Retail inflation likely to soften to 4.5 per cent in 2017

January 16, 2017 10:50 pm | Updated January 20, 2017 03:38 pm IST - THIRUVANANTHAPURAM:

The Consumer Price Index (CPI) is likely to soften to 4.5% in 2017 from 4.9% in 2016, said rating agency ICRA in a report.

Key factors that will dominate CPI inflation in 2017 include monsoon dynamics, the impact of the Goods and Services Tax (GST) on prices, commodity price movements, and the Rupee – U.S. dollar exchange rate, said Moody’s Investors Service and its Indian affiliate, ICRA.

Based on the minutes of the Monetary Policy Committee’s December 2016 meeting — which revealed a renewed emphasis by some members on achieving the mid-point, or 4%, of the inflation target range of 2%-6% — the room for incremental repo rate cuts will prove limited, at 25 basis points over the next six months.
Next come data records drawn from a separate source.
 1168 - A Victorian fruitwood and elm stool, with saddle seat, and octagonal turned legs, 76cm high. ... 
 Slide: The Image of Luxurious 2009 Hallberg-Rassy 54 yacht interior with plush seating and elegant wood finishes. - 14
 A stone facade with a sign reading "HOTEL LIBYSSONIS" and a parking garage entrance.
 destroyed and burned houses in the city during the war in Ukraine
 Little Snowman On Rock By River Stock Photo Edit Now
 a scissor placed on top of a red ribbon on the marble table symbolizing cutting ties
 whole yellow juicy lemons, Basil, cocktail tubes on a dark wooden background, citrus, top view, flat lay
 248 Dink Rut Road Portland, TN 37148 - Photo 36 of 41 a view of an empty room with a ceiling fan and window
Moody’s explained that the implementation of the pending GST and other measures aimed at enhancing income declaration and tax collection will help widen India’s tax base and boost revenues. However, such a boost would only materialise over time, with the magnitude uncertain at this point, the report said.

‘Deficit sizeable’

As a result, the general government deficit will remain sizeable, and any reduction in India’s government debt burden will largely rely on robust nominal GDP growth.

Moody’s expected that India’s debt-to-GDP will hover around the current levels (at 68.6 per cent in 2015) before falling gradually, as nominal GDP growth is sustained and revenue-broadening and expenditure efficiency-enhancing measures take effect.
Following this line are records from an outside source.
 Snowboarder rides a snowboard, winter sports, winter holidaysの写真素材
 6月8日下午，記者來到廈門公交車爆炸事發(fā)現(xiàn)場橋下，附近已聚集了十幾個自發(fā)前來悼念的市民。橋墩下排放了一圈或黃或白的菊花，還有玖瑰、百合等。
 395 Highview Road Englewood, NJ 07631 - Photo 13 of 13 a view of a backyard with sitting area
On the fiscal front, Moody’s said that the government would likely remain committed to achieving its fiscal deficit target of 3.5% of GDP for the fiscal year ending March 31, 2017.

However, room to reduce the deficit further to the target of 3% of GDP in the following year will be limited, due to the need for increased infrastructure spending and higher government salaries.
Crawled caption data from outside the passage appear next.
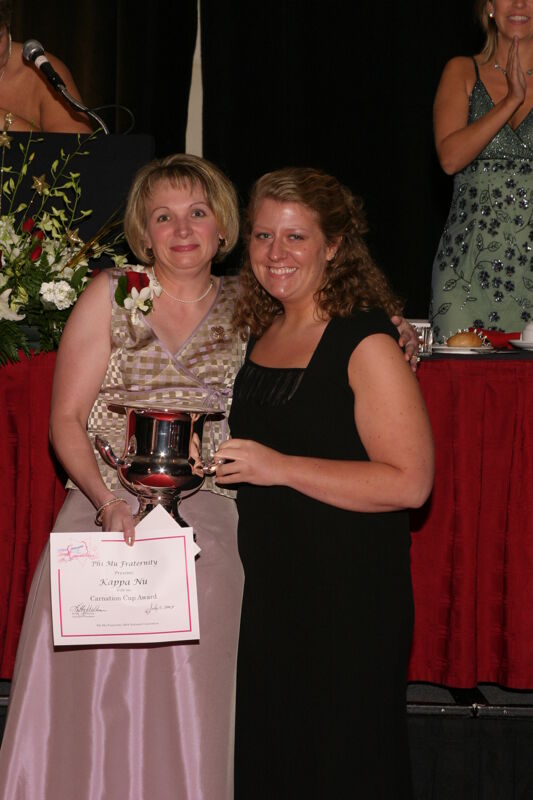 Robin Fanning and Kappa Nu Chapter Member With Award at Convention Carnation Banquet Photograph, July 11, 2004 (Image)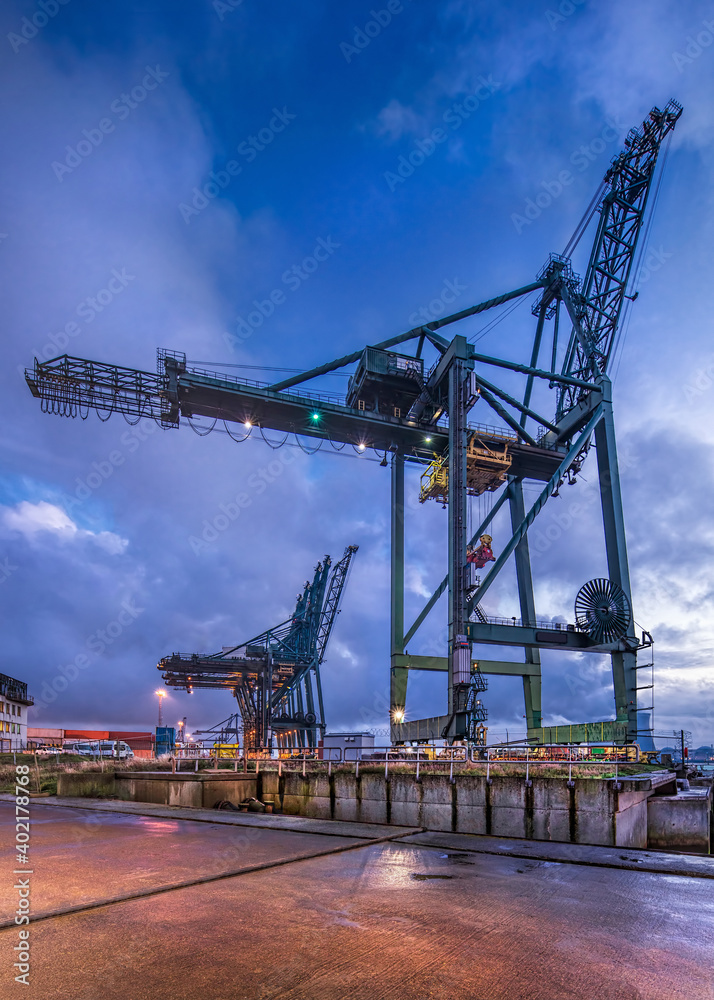 Twilight scene with container terminal and massive crane against a cloudy sky, Port of Antwerp, Belgium.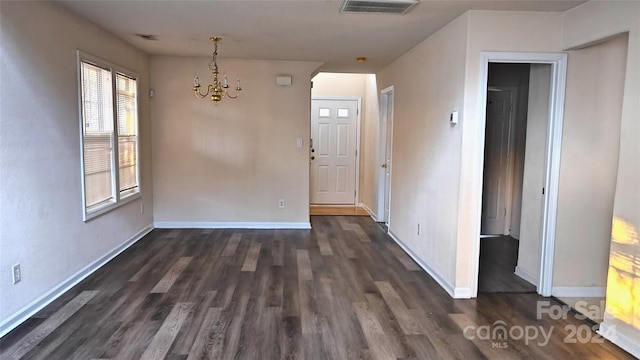 unfurnished dining area with an inviting chandelier and dark wood-type flooring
The government announced its intention to increase public capital expenditure in the last budget to help reduce supply-side bottlenecks and stimulate growth.

Meanwhile, wages and salaries accounted for about 50% of total fiscal expenditure, with a large, one in 10-year increase in central government compensation just implemented.

Moody’s said it expected that the government to renew its commitment to increase capital spending and address the short-term disruptive impact of demonetisation, during its budget speech on February 1.

Moody’s and ICRA pointed out that after a temporary dampening effect on consumption and investment in the medium-term, demonetisation would likely strengthen India’s institutional framework — by reducing tax avoidance and corruption — and should support efficiency gains through a greater formalisation of economic and financial activity.

The report also pointed out that in an environment of lacklustre global trade, and with economies globally facing the increasing risk of protectionism, India’s very large domestic markets provide a relative competitive advantage when compared with smaller and more trade-reliant economies.